200 yıl görüş yasağı verildi
200 yıl görüş yasağı verildi
Cezaevi yönetimi Grup Yorum üyesi Adıgüzel’e ayakta sayım dayatması ve kitap sınırlamasına protestodan ceza verdi.
Grup Yorum üyesi iki kardeş Sevcan Adıgüzel (24) Bolu T Tipi Cezaevi’nde, Seher Adıgüzel (19) ise Şakran Cezaevi’nde, ‘Berk Ercan’ isimli gizlik tanığın ifadesi nedeniyle yaklaşık bir yıldır tutuklu.
Anneleri ise Almanya’da cezaevinde.
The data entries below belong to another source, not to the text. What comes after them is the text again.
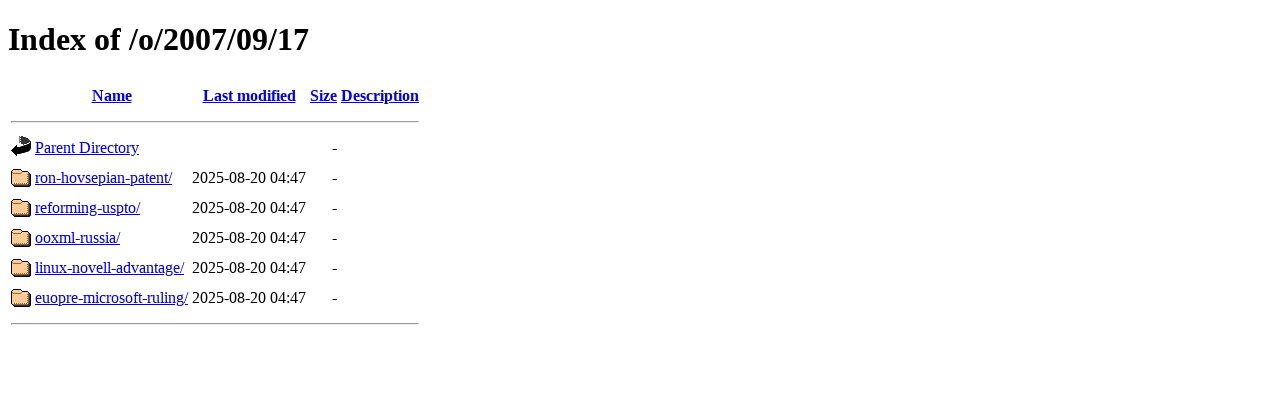

--- FILE ---
content_type: text/html;charset=UTF-8
request_url: http://techrights.org/o/2007/09/17/?C=S;O=D
body_size: 514
content:
<!DOCTYPE HTML PUBLIC "-//W3C//DTD HTML 4.01//EN" "http://www.w3.org/TR/html4/strict.dtd">
<html>
 <head>
  <title>Index of /o/2007/09/17</title>
 </head>
 <body>
<h1>Index of /o/2007/09/17</h1>
  <table>
   <tr><th valign="top"><img src="/icons/blank.gif" alt="[ICO]"></th><th><a href="?C=N;O=A">Name</a></th><th><a href="?C=M;O=A">Last modified</a></th><th><a href="?C=S;O=A">Size</a></th><th><a href="?C=D;O=A">Description</a></th></tr>
   <tr><th colspan="5"><hr></th></tr>
<tr><td valign="top"><img src="/icons/back.gif" alt="[PARENTDIR]"></td><td><a href="/o/2007/09/">Parent Directory</a></td><td>&nbsp;</td><td align="right">  - </td><td>&nbsp;</td></tr>
<tr><td valign="top"><img src="/icons/folder.gif" alt="[DIR]"></td><td><a href="ron-hovsepian-patent/">ron-hovsepian-patent/</a></td><td align="right">2025-08-20 04:47  </td><td align="right">  - </td><td>&nbsp;</td></tr>
<tr><td valign="top"><img src="/icons/folder.gif" alt="[DIR]"></td><td><a href="reforming-uspto/">reforming-uspto/</a></td><td align="right">2025-08-20 04:47  </td><td align="right">  - </td><td>&nbsp;</td></tr>
<tr><td valign="top"><img src="/icons/folder.gif" alt="[DIR]"></td><td><a href="ooxml-russia/">ooxml-russia/</a></td><td align="right">2025-08-20 04:47  </td><td align="right">  - </td><td>&nbsp;</td></tr>
<tr><td valign="top"><img src="/icons/folder.gif" alt="[DIR]"></td><td><a href="linux-novell-advantage/">linux-novell-advantage/</a></td><td align="right">2025-08-20 04:47  </td><td align="right">  - </td><td>&nbsp;</td></tr>
<tr><td valign="top"><img src="/icons/folder.gif" alt="[DIR]"></td><td><a href="euopre-microsoft-ruling/">euopre-microsoft-ruling/</a></td><td align="right">2025-08-20 04:47  </td><td align="right">  - </td><td>&nbsp;</td></tr>
   <tr><th colspan="5"><hr></th></tr>
</table>
</body></html>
Gazetemize mektup gönderen Sevcan Adıgüzel, “Almanya’da doğup büyüdüm. Almanya’da ırkçılık karşıtı protestolara katılan annem ve babamın yanında küçük yaştan itibaren hiç eksik olmadım. 4 yıldır ülkemdeyim. 3 defa tutuklandım ve 3 yıl cezaevinde kaldım. OHAL’den kaynaklı yaklaşık bir yıldır görüşe çıkamadım. OHAL kalktıktan sonra 3 arkadaşımı görüşçü olarak yazdım. Ama bunun da bir anlamı yok. Ayakta sayım dayatması ve kitap sınırlamasını protesto ettiğim için 200 yıla yakın görüş cezam var”dedi.
‘Polis şiddeti yaşadık’
Yaklaşık bir yıl önce tutuklandığını, kendisinden bir ay sonra da kardeşinin tutuklandığını belirten Adıgüzel, devrimci, demokrat bir ailede büyüdüklerini söyledi. Almanya’da öldürülen 10 Türkiyeli esnaf için düzenlenen kampanyanın içinde yer aldığında henüz 16 yaşında olduğunu belirten Adıgüzel, “Göçmenlerin haklarını savunan ve ırkçılığa karşı örgütlenen Anadolu Federasyonu başkanı olan annem Latife Adıgüzel ile bu süreçte Nazilere ve ırkçılığa karşı Almanya’nın çeşitli yerlerinde katıldığımız eylemlerde polis şiddetine maruz kaldık. Bu olaylardan iki ay sonra evimiz, dükkanımız Alman polisleri tarafından basıldı. Annem gözaltına alındı ve tutuklandı. 28 Haziran 2013’te yöneltilen suçlamalar anayasayı koruma örgütüne karşı eylemleri örgütlemek. Gezi ayaklanmasına destek veren eylemlerde yer almak ve bunları yönetmek. Ben 2014’te Türkiye’ye geldim. İlk günden itibaren polis şiddeti, gözaltı ve işkence ile karşılaştım” ifadelerini kullandı.
‘Susup oturmadık’
Adıgüzel annesinin şeker, tansiyon ve romatizma, babasının ise ağır kalp hastası olduğunu belirterek, şöyle devam etti: “Şu an ailemizden tutuklu olmayan tek kişi babam. Biz Zülfü Livaneli, Edip Akbayram, Grup Yorum türküleri ile büyüdük. Paylaşmayı, güveni, adaleti, onuru ve sevgiyi ailemden öğrendim. Babamın okuduğu Nâzım Hikmet şiirleriyle, ‘Korkuyorlar Robson’ ile yetiştim. Paranın, sömürünün değil eşitliğin, emeğin, alın terinin gücüne inandım. Haksızlığa karşı hep direnen bir aile olduk. Susup oturmadık. Biz sadece 4 kişilik bir aile değiliz. Bizi ne işkence ne gözaltı ne de tutuklama ile bitirebilirler. Bizi diri tutan haklılığımıza olan inancımıza, halkımıza ve vatanımıza olan sevgimizdir.”